** START OF Document passage **

The thing is I never felt like others around me….They always seemed to find it easier to manage, to adopt, to work for their dreams, whereas I felt like there was some deep seated reason as to why I will never be like them. Almost like there was a reason why should have never been accepted to this world….
I have not yet explored the core reasons for feeling that way, but I suspect they go back to my mum comparing me to everyone else and finding me lacking in every aspect. She even regularly told me that she wishes X or Y would her child and that I should have never been born. So I am guessing there is quite easy connection to be made there…
But interestingly I never acknowledged the amountof self-punishment in me. Namely I punished myself for believing that there was something horribly wrong with me. I found different ways of punishment starting from eating disorder and ending with pinching pimples. It all felt satisfying. I know it must feel pretty bad as you are reading it.

** END OF Document passage **
** START OF Stored rows **

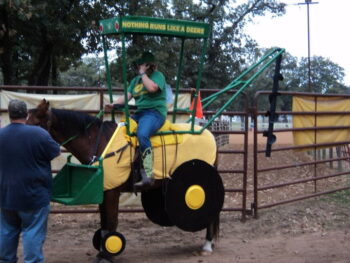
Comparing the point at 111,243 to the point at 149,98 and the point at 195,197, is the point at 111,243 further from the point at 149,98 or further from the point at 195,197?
the point at 149,98

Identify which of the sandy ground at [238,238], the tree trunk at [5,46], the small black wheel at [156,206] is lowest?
the sandy ground at [238,238]

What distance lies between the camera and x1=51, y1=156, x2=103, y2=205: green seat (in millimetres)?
4738

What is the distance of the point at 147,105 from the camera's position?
5105 millimetres

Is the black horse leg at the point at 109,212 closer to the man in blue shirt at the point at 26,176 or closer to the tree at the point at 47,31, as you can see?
the man in blue shirt at the point at 26,176

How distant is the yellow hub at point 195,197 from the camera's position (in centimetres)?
527

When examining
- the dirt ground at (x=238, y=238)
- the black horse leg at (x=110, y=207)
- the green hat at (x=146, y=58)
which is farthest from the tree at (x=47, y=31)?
the black horse leg at (x=110, y=207)

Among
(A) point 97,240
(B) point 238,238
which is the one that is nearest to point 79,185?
(A) point 97,240

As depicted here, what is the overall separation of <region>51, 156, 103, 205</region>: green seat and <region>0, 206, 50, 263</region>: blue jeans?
0.54 meters

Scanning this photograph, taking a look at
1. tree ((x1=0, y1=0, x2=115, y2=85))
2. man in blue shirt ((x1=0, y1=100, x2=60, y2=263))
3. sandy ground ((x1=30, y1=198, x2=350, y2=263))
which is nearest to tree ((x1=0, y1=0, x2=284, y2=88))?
tree ((x1=0, y1=0, x2=115, y2=85))

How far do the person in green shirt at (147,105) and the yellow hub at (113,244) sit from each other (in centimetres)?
60

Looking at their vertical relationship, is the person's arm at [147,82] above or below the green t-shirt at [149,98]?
above

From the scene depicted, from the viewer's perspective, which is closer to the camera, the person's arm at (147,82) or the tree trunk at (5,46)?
the person's arm at (147,82)

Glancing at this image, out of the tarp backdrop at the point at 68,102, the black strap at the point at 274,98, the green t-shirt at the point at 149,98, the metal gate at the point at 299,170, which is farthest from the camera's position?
the metal gate at the point at 299,170

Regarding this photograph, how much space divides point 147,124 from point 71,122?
2.66 ft
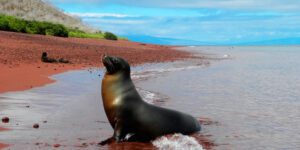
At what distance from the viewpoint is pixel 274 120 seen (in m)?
11.0

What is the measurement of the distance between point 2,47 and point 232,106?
15.2 metres

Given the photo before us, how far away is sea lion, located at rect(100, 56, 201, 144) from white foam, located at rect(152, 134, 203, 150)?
7.2 inches

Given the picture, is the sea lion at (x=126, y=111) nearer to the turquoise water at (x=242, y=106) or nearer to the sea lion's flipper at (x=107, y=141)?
the sea lion's flipper at (x=107, y=141)

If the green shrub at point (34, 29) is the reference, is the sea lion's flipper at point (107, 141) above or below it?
below

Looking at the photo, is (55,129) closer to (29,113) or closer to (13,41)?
(29,113)

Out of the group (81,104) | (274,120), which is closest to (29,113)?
(81,104)

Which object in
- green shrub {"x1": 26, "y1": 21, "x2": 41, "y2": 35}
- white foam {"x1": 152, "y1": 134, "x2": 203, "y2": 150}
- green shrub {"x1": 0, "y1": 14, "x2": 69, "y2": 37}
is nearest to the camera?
white foam {"x1": 152, "y1": 134, "x2": 203, "y2": 150}

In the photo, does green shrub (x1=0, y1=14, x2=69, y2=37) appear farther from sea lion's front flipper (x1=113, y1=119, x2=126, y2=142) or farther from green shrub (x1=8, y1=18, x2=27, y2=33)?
sea lion's front flipper (x1=113, y1=119, x2=126, y2=142)

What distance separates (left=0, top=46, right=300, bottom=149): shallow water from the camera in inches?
328

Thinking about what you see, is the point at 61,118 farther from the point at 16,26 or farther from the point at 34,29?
the point at 34,29

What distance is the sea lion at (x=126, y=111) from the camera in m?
8.13

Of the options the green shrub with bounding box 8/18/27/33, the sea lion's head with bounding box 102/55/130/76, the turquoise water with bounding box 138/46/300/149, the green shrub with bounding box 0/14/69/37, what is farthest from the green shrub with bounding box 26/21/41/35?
the sea lion's head with bounding box 102/55/130/76

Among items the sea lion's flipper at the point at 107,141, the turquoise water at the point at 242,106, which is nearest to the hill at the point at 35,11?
the turquoise water at the point at 242,106

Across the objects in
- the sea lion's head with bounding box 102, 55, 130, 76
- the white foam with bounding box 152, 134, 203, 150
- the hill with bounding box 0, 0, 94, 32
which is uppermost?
the hill with bounding box 0, 0, 94, 32
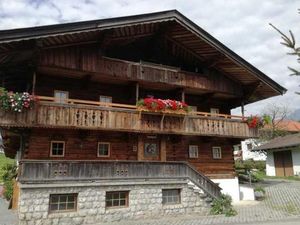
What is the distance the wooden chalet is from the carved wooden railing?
0.05 m

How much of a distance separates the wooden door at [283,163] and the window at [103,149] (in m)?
24.1

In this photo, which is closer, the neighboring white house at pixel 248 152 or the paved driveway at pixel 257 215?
the paved driveway at pixel 257 215

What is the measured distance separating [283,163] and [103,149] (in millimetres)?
25181

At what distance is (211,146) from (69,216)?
11514 mm

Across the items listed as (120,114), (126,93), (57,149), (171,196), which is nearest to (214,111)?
(126,93)

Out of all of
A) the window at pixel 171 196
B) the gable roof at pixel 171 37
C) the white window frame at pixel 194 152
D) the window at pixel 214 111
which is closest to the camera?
the gable roof at pixel 171 37

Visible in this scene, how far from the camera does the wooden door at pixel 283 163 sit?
120 feet

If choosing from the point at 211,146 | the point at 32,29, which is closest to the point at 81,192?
the point at 32,29

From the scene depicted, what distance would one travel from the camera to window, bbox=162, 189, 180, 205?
1847cm

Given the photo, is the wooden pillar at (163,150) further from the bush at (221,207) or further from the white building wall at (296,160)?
the white building wall at (296,160)

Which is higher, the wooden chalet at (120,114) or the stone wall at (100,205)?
the wooden chalet at (120,114)

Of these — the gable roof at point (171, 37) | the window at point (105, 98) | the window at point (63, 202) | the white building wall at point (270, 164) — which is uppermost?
the gable roof at point (171, 37)

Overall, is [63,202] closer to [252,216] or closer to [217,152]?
[252,216]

** END OF Stored rows **

(Exercises)
1/ Answer these questions from the essay on self-punishment.
(a) Whom does the writer suspect is behind the feelings of not being like others?
(b) What did the writer punish themselves for believing?
(c) How did the punishment feel?
2/ According to the essay on self-punishment, what did others around the writer always seem to find easier? List every one.
The entries are separate material, unrelated to the essay on self-punishment.

(Task-by-task results)
1/
(a) The writer's mum, who compared the writer to everyone else and found the writer lacking in every aspect.
(b) That there was something horribly wrong with them.
(c) Satisfying.

2/
- To manage
- To adopt
- To work for their dreams